Traveling presents all sorts of fun and tough challenges. There’s a lot of really basic stuff to learn when you’re in a new place, such as how to get around and where people hang out. We might assume that all of this would be so much harder with a disability like blindness, and we might assume that some forms of sightseeing would be pointless without the ability to see… but these people are proving us wrong.
Peter White presents a travel show
Peter White is the radio presenter of “Blind Man Roams the Globe” and he says sounds and voices “beat sightseeing and views” to tell him about the places he visits. When he visited Marrakesh, he rode around the city on a horse-drawn carriage. He noticed the way the sound of the horses’ hooves on the pavement had a “changing acoustic” in different parts of the city.
In Marrakesh, the chaotic, busy streets of the Medina — which has hardly changed over the last 500 years — meet the commercial part of town, with wide modern streets. A blind person traveling on horse-drawn carriage there can “get a sense of the width or narrowness of the streets you are passing, (and) even a feel for the wealth and sizes of the houses too,” says White. His memories as a traveler are of everyday things, rather than grand architecture, which he says tends to be “noiseless.”

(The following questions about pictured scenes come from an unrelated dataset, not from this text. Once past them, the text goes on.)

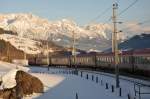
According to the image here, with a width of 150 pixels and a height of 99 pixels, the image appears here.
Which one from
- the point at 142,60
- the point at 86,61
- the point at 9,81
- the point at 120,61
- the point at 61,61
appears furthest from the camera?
the point at 61,61

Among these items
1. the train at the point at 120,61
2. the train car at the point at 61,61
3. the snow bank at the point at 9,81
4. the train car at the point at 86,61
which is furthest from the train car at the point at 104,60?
the train car at the point at 61,61

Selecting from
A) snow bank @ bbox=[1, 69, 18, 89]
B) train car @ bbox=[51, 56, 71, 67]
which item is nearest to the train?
train car @ bbox=[51, 56, 71, 67]

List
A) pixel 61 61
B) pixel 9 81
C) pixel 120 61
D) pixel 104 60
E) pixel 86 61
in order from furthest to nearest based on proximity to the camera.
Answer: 1. pixel 61 61
2. pixel 86 61
3. pixel 104 60
4. pixel 120 61
5. pixel 9 81

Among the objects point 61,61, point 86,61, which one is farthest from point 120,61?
point 61,61

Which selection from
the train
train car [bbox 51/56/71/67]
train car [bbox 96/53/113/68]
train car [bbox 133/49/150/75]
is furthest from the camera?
train car [bbox 51/56/71/67]

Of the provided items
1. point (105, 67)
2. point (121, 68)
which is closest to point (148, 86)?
point (121, 68)

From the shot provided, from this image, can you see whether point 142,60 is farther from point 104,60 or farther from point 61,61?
point 61,61

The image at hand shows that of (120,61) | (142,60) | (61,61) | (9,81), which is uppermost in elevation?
(142,60)

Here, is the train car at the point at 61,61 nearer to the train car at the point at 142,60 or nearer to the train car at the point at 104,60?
the train car at the point at 104,60

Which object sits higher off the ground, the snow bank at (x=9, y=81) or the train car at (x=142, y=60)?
the train car at (x=142, y=60)

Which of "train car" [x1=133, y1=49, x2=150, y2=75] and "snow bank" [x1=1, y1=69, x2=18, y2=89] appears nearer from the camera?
"snow bank" [x1=1, y1=69, x2=18, y2=89]

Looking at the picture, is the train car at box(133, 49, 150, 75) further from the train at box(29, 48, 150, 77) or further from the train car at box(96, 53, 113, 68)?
the train car at box(96, 53, 113, 68)

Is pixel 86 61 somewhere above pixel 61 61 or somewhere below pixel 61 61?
above

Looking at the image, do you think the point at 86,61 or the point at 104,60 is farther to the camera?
the point at 86,61
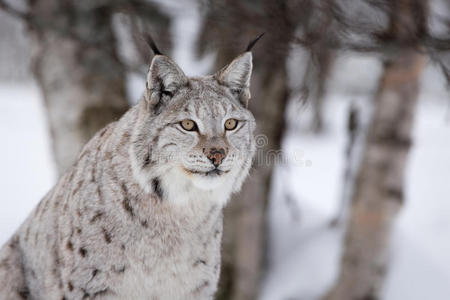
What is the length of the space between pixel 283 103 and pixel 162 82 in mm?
3691

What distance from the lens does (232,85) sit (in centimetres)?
297

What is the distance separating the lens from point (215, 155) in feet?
8.87

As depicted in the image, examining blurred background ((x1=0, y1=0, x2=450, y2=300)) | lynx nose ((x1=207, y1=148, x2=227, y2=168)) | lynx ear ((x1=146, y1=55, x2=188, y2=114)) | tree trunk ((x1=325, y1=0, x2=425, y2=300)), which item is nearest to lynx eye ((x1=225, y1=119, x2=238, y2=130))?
lynx nose ((x1=207, y1=148, x2=227, y2=168))

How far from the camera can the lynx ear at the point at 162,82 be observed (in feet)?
8.66

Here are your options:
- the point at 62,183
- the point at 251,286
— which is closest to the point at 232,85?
the point at 62,183

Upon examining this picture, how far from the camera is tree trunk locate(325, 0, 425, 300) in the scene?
17.5 feet

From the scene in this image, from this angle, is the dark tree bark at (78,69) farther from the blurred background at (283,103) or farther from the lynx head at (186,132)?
the lynx head at (186,132)

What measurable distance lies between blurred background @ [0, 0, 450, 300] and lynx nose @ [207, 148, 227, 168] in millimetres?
1369

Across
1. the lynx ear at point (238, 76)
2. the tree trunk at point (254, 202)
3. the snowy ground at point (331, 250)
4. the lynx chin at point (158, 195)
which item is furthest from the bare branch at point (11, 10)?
the snowy ground at point (331, 250)

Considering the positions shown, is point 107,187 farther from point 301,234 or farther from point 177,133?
point 301,234

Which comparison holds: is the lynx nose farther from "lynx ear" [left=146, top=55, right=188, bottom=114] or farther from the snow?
the snow

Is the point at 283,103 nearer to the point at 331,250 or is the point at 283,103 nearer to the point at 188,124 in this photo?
the point at 331,250

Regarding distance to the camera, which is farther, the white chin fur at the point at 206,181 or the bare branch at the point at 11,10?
the bare branch at the point at 11,10

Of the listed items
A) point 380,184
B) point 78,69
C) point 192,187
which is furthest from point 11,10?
point 380,184
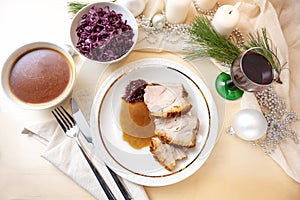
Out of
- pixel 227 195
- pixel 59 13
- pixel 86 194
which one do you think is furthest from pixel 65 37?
pixel 227 195

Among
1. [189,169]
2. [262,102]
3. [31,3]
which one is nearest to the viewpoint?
[189,169]

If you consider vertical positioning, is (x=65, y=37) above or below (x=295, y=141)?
above

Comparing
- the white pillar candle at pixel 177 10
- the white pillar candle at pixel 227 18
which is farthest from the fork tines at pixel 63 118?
the white pillar candle at pixel 227 18

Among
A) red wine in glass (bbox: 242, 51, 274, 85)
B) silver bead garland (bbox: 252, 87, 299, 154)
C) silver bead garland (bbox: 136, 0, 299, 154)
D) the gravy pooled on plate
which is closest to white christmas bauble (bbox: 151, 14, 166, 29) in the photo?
silver bead garland (bbox: 136, 0, 299, 154)

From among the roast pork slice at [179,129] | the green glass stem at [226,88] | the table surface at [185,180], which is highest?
the green glass stem at [226,88]

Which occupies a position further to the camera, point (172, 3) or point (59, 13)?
point (59, 13)

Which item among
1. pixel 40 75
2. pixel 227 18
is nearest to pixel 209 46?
pixel 227 18

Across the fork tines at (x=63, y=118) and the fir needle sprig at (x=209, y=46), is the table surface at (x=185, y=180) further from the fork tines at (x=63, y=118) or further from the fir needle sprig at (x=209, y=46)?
the fir needle sprig at (x=209, y=46)

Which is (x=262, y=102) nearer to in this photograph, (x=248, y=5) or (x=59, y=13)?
(x=248, y=5)
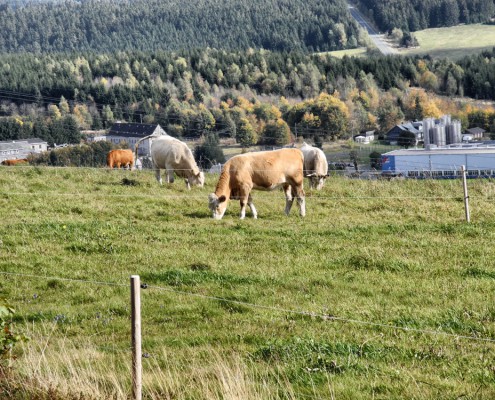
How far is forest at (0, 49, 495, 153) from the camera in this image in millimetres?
142250

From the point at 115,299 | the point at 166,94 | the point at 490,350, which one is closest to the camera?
the point at 490,350

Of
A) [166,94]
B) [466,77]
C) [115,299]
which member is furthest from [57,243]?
[466,77]

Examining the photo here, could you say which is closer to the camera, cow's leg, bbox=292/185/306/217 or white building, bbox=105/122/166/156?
cow's leg, bbox=292/185/306/217

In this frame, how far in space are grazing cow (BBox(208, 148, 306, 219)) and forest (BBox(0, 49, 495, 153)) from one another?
361ft

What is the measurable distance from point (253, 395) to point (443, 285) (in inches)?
232

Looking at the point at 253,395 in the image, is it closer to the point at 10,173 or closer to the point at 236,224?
the point at 236,224

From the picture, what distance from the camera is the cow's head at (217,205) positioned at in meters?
20.6

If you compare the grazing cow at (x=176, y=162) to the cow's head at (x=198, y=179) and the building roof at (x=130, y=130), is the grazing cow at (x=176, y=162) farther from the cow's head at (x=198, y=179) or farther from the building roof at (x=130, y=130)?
the building roof at (x=130, y=130)

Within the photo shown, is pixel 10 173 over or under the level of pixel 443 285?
over

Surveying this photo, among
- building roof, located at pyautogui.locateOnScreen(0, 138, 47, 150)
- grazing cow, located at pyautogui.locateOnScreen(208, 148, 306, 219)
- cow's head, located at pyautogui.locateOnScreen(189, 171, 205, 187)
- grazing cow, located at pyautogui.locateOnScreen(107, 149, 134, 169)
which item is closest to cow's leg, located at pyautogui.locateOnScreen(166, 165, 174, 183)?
cow's head, located at pyautogui.locateOnScreen(189, 171, 205, 187)

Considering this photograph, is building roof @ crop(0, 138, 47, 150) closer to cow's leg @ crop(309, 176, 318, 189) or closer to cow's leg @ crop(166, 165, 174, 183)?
cow's leg @ crop(166, 165, 174, 183)

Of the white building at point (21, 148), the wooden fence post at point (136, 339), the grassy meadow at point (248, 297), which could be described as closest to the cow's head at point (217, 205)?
the grassy meadow at point (248, 297)

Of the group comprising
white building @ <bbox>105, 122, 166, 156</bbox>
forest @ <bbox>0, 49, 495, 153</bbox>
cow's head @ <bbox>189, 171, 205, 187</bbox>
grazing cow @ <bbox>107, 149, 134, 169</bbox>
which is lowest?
cow's head @ <bbox>189, 171, 205, 187</bbox>

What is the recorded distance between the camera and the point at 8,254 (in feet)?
49.1
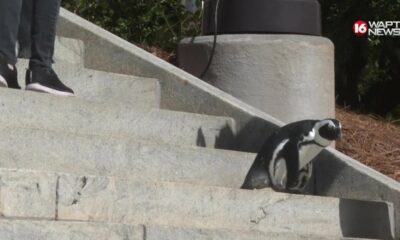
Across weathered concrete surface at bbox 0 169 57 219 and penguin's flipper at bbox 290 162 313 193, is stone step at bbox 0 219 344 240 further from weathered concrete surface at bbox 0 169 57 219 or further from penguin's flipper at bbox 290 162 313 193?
penguin's flipper at bbox 290 162 313 193

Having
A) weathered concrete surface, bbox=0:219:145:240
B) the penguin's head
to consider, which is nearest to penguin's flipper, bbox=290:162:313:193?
the penguin's head

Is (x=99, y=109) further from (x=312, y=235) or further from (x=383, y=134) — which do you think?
(x=383, y=134)

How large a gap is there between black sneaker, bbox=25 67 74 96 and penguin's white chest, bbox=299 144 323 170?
3.84ft

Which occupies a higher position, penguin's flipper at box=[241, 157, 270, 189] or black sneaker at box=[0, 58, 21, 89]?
black sneaker at box=[0, 58, 21, 89]

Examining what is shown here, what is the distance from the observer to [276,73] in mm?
6262

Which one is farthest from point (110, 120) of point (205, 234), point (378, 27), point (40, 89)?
point (378, 27)

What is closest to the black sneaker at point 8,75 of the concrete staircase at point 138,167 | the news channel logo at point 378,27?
the concrete staircase at point 138,167

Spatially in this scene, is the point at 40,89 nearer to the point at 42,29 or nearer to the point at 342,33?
the point at 42,29

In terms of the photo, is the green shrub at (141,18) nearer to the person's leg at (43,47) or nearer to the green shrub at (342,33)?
the green shrub at (342,33)

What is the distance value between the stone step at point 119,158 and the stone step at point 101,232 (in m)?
0.64

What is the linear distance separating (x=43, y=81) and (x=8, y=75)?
9.0 inches

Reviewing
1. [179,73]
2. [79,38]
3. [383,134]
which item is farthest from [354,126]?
[79,38]

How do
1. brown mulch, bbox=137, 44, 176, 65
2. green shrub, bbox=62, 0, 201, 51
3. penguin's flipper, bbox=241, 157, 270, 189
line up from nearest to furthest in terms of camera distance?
penguin's flipper, bbox=241, 157, 270, 189 < brown mulch, bbox=137, 44, 176, 65 < green shrub, bbox=62, 0, 201, 51

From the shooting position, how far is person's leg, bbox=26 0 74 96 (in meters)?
5.19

Ekinath Khedekar jumped from a plane
Ekinath Khedekar, a corporate executive from India, is blind, but doesn’t feel that sightseeing is everything. “You can have a multi-sensory experience by just listening to a buzzing city and its local languages, taking in the various smells that make a lane distinct or just feeling the vibe of a quaint town,” he told MSN. And when he jumped from a plane over the Swiss Alps, he felt like every minute sensation, including the free-fall, the wind and the air pressure.
Khedekar says that Google Maps is a big help when he travels, but sometimes it’s wrong, and in that case, people always help out. Cities like Prague also offer a lot of tours for the blind and special guides for historical walks.
Tony Giles has traveled to all seven continents
And then there’s Tony Giles, a completely blind man, who is also 80 percent deaf without his hearing aids. He says he’s visited each of the seven continents, as well as all 50 states in the U.S., all ten Canadian provinces and all South American countries. He usually travels alone, but has also traveled with his girlfriend, who is also blind.
Giles told Connect Magazine that traveling for him is about learning and meeting people “from different walks of life and different cultures and seeing how people feel in different situations.” That, and adventure. Here’s a bungee jumping experience he described:
“They said, ‘We’ll take you to the edge of the platform and after three taps on the shoulder, you jump off.’ I had a two or three seconds… freefall… then bang! Electric waves of energy and adrenaline passed through me. Not knowing what would occur next was exulting and fantastic; the danger, the fear, the madness — I loved it all and wanted more,” Giles wrote in his book, “The Kiwi Experience.”
Further to that, Giles said he is sensitive to changes in space and temperature, and the energy of his surroundings. “If I’m walking along a path and come into an open field, I can detect that the energy has changed and a space has opened up,” he said. Also, different cities smell differently. “Bangkok has a dirty smell of fumes mixed with incense. That’s my vision of a country: the sounds and the smell.”
Ashley Bernard stands up for herself and travels anywhere
It’s possible to travel anywhere, says Ashley Bernard, a totally blind woman, in her article for Perkins. She says the right combination of mobility, reasoning skills and self-advocacy keep her going.
Her white cane helps her board planes and trains, use Uber and walk across campus, though she says some well-meaning people don’t understand that. She described one time when, “At an airport, an employee started yelling at me, ‘Someone should be with you at all times!’ She then yelled that she would report the airline for negligence. Well, thank you, but that’s not necessary. And please stop shouting.”
Bernard asks for help when she needs it, such as at baggage claim, but will often use technology and apps to get around. Ultimately, she feels traveling is an adventure with “new stories to tell at the end of every trip.”
Challenges for blind people who travel
White said one of his biggest challenges was traveling to non-English speaking countries. Without knowledge of the local language, methods other people might use — like pointing and miming — are difficult for him. On the other hand, Giles said his biggest challenge is money, and knowing what the different notes are. He says he’s been short changed a few times, but “that’s just part of traveling.”
Emma Tracey, a BBC producer who has been blind from birth, said that some destinations simply aren’t appropriate. She needed a lot of support when climbing during a trek in Machu Picchu in Peru, and felt ambivalent on reaching the summit. She said more multi-sensory destinations, with a lot of noise and decent transport systems, were better.
Why do you travel and what challenges have you faced? How did you overcome them?